ЗАДАНИЕ: Преобразуйте все записи ниже в список строк JSON, где каждой строке записей соответствует одна строка списка. Пустые строки в список не включайте.

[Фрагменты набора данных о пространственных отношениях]
────────────────────

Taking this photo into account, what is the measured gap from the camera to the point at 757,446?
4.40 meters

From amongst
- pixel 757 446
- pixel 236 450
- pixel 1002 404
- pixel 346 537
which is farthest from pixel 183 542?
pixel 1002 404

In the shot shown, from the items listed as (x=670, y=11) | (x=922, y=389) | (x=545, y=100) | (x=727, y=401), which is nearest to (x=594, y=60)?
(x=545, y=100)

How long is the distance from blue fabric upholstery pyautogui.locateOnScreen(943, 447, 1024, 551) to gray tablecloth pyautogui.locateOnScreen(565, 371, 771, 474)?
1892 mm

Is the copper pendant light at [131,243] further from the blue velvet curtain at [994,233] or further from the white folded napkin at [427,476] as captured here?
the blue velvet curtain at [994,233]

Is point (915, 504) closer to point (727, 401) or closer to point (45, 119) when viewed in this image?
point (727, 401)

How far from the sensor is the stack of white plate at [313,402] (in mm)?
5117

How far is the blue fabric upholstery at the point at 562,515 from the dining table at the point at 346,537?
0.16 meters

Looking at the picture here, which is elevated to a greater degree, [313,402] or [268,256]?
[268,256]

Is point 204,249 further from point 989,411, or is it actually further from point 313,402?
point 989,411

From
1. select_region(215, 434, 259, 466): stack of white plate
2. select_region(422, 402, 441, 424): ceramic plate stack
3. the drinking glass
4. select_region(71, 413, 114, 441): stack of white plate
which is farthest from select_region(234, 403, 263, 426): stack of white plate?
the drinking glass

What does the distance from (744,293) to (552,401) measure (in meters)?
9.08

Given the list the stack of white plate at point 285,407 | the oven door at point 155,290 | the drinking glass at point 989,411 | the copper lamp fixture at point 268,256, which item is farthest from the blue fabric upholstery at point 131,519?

────────────────────

ВЕРНЫЙ РЕЗУЛЬТАТ:
[
  "Taking this photo into account, what is the measured gap from the camera to the point at 757,446?",
  "4.40 meters",
  "From amongst",
  "- pixel 757 446",
  "- pixel 236 450",
  "- pixel 1002 404",
  "- pixel 346 537",
  "which is farthest from pixel 183 542?",
  "pixel 1002 404",
  "In the shot shown, from the items listed as (x=670, y=11) | (x=922, y=389) | (x=545, y=100) | (x=727, y=401), which is nearest to (x=594, y=60)?",
  "(x=545, y=100)",
  "How long is the distance from blue fabric upholstery pyautogui.locateOnScreen(943, 447, 1024, 551) to gray tablecloth pyautogui.locateOnScreen(565, 371, 771, 474)?",
  "1892 mm",
  "Is the copper pendant light at [131,243] further from the blue velvet curtain at [994,233] or further from the white folded napkin at [427,476] as captured here?",
  "the blue velvet curtain at [994,233]",
  "Is point (915, 504) closer to point (727, 401) or closer to point (45, 119) when viewed in this image?",
  "point (727, 401)",
  "How far from the sensor is the stack of white plate at [313,402] (in mm)?",
  "5117",
  "How far is the blue fabric upholstery at the point at 562,515 from the dining table at the point at 346,537?",
  "0.16 meters",
  "Looking at the picture here, which is elevated to a greater degree, [313,402] or [268,256]?",
  "[268,256]",
  "Is point 204,249 further from point 989,411, or is it actually further from point 313,402?",
  "point 989,411",
  "From",
  "1. select_region(215, 434, 259, 466): stack of white plate",
  "2. select_region(422, 402, 441, 424): ceramic plate stack",
  "3. the drinking glass",
  "4. select_region(71, 413, 114, 441): stack of white plate",
  "which is farthest from select_region(234, 403, 263, 426): stack of white plate?",
  "the drinking glass",
  "What does the distance from (744,293) to (552,401) measure (in meters)?",
  "9.08",
  "Given the list the stack of white plate at point 285,407 | the oven door at point 155,290 | the drinking glass at point 989,411 | the copper lamp fixture at point 268,256, which item is farthest from the blue fabric upholstery at point 131,519?"
]